Cost of equity capital: the role of stakeholders’ rights protection in moderating financial information risk
Subject Areas : Corporate FinanceMohammad Hassani 1 , Maryam Jabarvand Behrouz 2
1 - Department of Accounting, North Tehran Branch, Islamic Azad University, Tehran, Iran.
2 - Department of Accounting, North Tehran Branch, Islamic Azad University, Tehran, Iran.

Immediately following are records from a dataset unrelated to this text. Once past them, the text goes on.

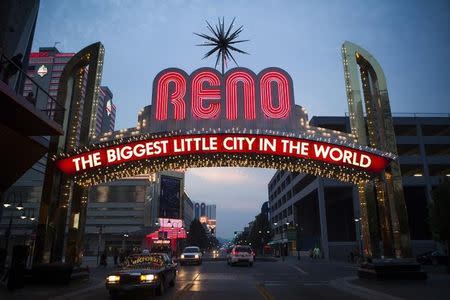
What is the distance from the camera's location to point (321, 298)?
44.3ft

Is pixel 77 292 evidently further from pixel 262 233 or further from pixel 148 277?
pixel 262 233

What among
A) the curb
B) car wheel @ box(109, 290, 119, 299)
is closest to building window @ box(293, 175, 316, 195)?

Keywords: Cost of Equity Capital, Financial Information Risk, Stakeholders protection,
Abstract :
Purpose: This paper assessed the impact of financial information risk derived from earnings misstatement on cost of equity capital, as well as the role of stakeholder’s rights protection criterion.Methodology: The cost of equity capital is measured based on stockholders’ expected rate of return which extracted from capital asset pricing model. Also, stakeholder’s protection is assessed through various criteria such as separation of chairman’s duty, board independence, existence of internal auditor, shareholder with vote right, ownership concentration, audit adjustment, timeliness & reliability of information, disclosure of audit fee and managerial compensation. Accrual earnings management is considered as a proxy of financial information risk which is measured based on the standard deviation of residuals absolute values extracted from accrual model. Research population includes 183 firms listed in Tehran Securities & Exchange over the period 2012 to 2021. Research hypotheses analyzed through multivariate regression models using panel data by controlling industry-year effects.Findings: Findings documented that high level of financial information risk caused to increase the cost of equity capital. Also, high level of stakeholder’s protection index led to decrease the cost of equity capital; In addition, stakeholder’s protection indices weaken the impact of financial information risk on cost of equity capital.Originality/Value: The evidences showed that the implementation of governance procedures in protecting stakeholders’ rights and reducing financial information risk caused by earnings misstatement, play an important role in reducing the cost of equity capital; so, understanding this issue can be a significant point in adjusting stakeholders' expectations.